Find Velocity of 2nd Ball Thrown at 25 Degrees - 6.32 m/s

[BunDa4Th]

A ball is thrown straight upward and returns to the thrower's hand after 2.50 s in the air. A second ball is thrown at an angle of 25.0° with the horizontal. At what speed must the second ball be thrown so that it reaches the same height as the one thrown vertically? m/s

okay, I am not sure what I am doing wrong here:

to find deltaY it would be deltay = -1/2(g)(t)^2 = deltay -1/2(-9.8)(2.50)^2

deltay = 30.63

now i know that deltaX = 30.63 because that is the same distance the first ball is.

V_0y = Vosin25 and V_0x = Vocos25

when setting up the eqaution i should get 30.63 = (V_0^2)/(9.8) x sin2(25)

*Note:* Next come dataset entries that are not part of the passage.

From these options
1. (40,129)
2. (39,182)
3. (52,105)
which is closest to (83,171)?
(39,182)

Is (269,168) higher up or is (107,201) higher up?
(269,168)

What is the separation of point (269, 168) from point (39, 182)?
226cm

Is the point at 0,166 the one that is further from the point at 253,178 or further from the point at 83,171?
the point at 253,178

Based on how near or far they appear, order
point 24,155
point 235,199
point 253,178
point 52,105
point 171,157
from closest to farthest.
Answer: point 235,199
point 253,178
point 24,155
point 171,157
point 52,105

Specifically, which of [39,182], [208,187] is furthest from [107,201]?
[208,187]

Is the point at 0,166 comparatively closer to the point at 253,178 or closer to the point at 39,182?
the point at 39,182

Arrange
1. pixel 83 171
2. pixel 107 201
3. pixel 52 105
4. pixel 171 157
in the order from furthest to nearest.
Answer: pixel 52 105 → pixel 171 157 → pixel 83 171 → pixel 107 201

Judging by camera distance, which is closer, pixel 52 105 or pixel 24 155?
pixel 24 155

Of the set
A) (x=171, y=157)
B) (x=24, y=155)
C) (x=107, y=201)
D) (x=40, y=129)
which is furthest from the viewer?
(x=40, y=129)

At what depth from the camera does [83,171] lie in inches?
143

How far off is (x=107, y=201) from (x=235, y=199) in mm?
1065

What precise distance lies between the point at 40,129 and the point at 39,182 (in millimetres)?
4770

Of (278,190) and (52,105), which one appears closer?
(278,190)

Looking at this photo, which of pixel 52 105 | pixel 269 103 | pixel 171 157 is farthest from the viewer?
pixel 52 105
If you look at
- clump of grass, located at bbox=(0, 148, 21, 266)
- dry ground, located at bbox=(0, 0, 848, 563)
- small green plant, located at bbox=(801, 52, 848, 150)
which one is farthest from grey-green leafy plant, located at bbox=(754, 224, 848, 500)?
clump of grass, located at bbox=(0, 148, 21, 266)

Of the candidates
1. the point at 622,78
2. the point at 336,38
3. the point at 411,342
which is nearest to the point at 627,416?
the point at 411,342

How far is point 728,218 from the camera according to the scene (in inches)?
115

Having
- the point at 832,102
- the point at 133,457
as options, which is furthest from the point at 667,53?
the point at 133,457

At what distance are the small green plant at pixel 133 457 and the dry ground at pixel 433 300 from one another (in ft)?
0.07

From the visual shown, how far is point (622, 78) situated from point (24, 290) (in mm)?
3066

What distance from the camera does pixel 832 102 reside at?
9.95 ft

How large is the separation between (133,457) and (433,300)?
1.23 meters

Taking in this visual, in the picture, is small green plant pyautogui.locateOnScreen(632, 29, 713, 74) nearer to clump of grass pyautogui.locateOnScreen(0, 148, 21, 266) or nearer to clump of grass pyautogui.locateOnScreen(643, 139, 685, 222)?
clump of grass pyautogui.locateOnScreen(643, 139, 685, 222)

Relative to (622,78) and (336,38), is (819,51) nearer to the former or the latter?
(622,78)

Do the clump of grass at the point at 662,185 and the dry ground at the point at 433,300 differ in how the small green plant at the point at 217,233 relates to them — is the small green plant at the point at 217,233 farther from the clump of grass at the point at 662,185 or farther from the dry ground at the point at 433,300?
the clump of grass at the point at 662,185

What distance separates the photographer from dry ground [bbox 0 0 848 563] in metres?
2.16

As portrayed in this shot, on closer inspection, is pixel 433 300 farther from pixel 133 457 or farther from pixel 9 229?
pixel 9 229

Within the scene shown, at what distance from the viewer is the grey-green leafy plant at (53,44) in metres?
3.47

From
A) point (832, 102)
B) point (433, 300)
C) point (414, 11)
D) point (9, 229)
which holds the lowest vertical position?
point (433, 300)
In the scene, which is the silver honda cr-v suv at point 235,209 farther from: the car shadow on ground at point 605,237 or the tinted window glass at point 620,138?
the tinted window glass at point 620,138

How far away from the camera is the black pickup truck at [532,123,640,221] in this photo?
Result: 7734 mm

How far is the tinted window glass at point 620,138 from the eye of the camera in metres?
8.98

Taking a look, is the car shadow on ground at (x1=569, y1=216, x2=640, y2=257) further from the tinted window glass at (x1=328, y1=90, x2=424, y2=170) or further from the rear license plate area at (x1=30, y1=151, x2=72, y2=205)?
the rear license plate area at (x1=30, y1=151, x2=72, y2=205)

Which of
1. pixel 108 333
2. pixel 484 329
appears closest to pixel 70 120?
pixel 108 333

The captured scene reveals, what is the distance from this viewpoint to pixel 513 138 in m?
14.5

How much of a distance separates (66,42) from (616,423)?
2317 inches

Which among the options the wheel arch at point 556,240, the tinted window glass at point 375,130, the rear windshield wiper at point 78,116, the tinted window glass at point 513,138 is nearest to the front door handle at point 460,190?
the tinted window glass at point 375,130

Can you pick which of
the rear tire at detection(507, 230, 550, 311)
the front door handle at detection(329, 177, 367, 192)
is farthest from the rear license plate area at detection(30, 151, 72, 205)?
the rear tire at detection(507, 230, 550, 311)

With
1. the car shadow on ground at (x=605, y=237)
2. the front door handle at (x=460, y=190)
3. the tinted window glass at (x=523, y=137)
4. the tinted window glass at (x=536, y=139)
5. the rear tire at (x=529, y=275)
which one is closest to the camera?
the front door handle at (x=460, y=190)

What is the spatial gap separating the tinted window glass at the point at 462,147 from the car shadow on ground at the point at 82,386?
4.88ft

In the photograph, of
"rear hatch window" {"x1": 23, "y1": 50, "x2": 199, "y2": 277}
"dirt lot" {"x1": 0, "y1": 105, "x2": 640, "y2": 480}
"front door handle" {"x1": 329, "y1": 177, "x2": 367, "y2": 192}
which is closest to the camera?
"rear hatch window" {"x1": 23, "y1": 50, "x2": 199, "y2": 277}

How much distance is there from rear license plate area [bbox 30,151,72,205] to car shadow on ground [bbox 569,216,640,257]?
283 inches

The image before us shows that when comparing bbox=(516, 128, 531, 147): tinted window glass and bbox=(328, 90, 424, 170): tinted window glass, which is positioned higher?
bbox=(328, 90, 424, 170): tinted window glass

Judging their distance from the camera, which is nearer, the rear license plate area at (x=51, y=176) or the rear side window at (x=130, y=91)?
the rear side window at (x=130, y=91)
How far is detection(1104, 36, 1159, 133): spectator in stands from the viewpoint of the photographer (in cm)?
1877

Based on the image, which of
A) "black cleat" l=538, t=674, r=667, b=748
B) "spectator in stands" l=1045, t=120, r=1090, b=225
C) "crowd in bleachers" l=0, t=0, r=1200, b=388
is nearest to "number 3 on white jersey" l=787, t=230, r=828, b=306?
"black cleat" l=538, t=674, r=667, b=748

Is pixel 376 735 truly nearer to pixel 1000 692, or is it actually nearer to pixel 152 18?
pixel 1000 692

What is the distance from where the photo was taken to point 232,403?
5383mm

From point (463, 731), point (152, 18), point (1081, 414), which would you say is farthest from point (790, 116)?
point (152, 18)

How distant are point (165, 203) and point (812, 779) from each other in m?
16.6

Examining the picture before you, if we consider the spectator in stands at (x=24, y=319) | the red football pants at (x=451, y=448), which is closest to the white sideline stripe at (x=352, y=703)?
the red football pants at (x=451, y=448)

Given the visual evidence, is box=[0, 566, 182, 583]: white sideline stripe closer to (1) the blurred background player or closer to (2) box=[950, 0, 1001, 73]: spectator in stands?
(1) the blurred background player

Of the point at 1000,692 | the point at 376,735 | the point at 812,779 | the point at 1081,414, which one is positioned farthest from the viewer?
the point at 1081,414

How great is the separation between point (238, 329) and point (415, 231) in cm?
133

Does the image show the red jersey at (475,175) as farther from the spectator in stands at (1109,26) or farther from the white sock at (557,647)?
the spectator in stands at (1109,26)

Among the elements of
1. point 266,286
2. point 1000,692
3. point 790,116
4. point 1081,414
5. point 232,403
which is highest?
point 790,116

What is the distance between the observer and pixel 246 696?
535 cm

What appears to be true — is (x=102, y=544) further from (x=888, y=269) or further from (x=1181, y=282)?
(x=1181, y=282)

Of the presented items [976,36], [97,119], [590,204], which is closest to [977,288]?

30.63/sin2(25) = Vo^2/9.8 which then become Vo^2 = 39.98 Vo = 6.32

which is incorrect. What mistake or what steps should I be following.

 

[berkeman]

I don't think you need any squares for this problem. The vertical component of the velocity of the 2nd ball needs to equal the vertical component of the first ball's velocity. What is the vertical component of the 2nd ball's velocity?

 

[BunDa4Th]

Okay, I was finally able to figure this out when I took my test today. Thanks for the input. I made a mistake of thinking that how far must the ball go to reach the same height distance of the first which was a big mistake I did.